--- Activity ---
Retype the records that come next, word for word.

#### Provided entries

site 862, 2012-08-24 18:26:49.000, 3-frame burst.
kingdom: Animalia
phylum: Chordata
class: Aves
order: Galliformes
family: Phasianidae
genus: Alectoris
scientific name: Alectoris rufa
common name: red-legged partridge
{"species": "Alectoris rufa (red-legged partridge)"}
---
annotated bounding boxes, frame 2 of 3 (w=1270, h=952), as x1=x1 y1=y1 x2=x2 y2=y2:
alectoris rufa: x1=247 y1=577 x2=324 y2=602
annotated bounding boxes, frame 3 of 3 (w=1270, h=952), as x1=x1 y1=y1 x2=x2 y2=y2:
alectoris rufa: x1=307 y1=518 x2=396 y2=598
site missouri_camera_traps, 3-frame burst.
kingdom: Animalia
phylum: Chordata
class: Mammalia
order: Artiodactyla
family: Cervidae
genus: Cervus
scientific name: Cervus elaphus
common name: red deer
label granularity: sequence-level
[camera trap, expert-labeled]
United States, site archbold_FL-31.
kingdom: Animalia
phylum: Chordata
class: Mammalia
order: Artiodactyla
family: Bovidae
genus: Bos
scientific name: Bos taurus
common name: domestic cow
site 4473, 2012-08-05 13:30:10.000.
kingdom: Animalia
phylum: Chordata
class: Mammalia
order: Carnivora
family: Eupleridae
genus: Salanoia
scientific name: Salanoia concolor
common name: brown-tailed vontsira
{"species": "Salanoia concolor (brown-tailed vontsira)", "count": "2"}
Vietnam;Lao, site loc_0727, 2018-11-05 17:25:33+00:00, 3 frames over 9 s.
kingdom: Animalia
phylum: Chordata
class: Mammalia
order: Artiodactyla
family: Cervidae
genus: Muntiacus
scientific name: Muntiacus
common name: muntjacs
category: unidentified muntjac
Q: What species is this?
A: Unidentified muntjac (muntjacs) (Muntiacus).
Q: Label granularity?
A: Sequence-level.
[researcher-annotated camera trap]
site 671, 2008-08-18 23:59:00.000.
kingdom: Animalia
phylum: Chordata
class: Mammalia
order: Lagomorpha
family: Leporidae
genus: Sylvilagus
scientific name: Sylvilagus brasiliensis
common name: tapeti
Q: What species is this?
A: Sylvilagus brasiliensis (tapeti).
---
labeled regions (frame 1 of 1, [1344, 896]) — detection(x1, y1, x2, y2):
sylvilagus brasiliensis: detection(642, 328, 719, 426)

########

--- Task output ---
site 862, 2012-08-24 18:26:49.000, 3-frame burst.
kingdom: Animalia
phylum: Chordata
class: Aves
order: Galliformes
family: Phasianidae
genus: Alectoris
scientific name: Alectoris rufa
common name: red-legged partridge
{"species": "Alectoris rufa (red-legged partridge)"}
---
annotated bounding boxes, frame 2 of 3 (w=1270, h=952), as x1=x1 y1=y1 x2=x2 y2=y2:
alectoris rufa: x1=247 y1=577 x2=324 y2=602
annotated bounding boxes, frame 3 of 3 (w=1270, h=952), as x1=x1 y1=y1 x2=x2 y2=y2:
alectoris rufa: x1=307 y1=518 x2=396 y2=598
site missouri_camera_traps, 3-frame burst.
kingdom: Animalia
phylum: Chordata
class: Mammalia
order: Artiodactyla
family: Cervidae
genus: Cervus
scientific name: Cervus elaphus
common name: red deer
label granularity: sequence-level
[camera trap, expert-labeled]
United States, site archbold_FL-31.
kingdom: Animalia
phylum: Chordata
class: Mammalia
order: Artiodactyla
family: Bovidae
genus: Bos
scientific name: Bos taurus
common name: domestic cow
site 4473, 2012-08-05 13:30:10.000.
kingdom: Animalia
phylum: Chordata
class: Mammalia
order: Carnivora
family: Eupleridae
genus: Salanoia
scientific name: Salanoia concolor
common name: brown-tailed vontsira
{"species": "Salanoia concolor (brown-tailed vontsira)", "count": "2"}
Vietnam;Lao, site loc_0727, 2018-11-05 17:25:33+00:00, 3 frames over 9 s.
kingdom: Animalia
phylum: Chordata
class: Mammalia
order: Artiodactyla
family: Cervidae
genus: Muntiacus
scientific name: Muntiacus
common name: muntjacs
category: unidentified muntjac
Q: What species is this?
A: Unidentified muntjac (muntjacs) (Muntiacus).
Q: Label granularity?
A: Sequence-level.
[researcher-annotated camera trap]
site 671, 2008-08-18 23:59:00.000.
kingdom: Animalia
phylum: Chordata
class: Mammalia
order: Lagomorpha
family: Leporidae
genus: Sylvilagus
scientific name: Sylvilagus brasiliensis
common name: tapeti
Q: What species is this?
A: Sylvilagus brasiliensis (tapeti).
---
labeled regions (frame 1 of 1, [1344, 896]) — detection(x1, y1, x2, y2):
sylvilagus brasiliensis: detection(642, 328, 719, 426)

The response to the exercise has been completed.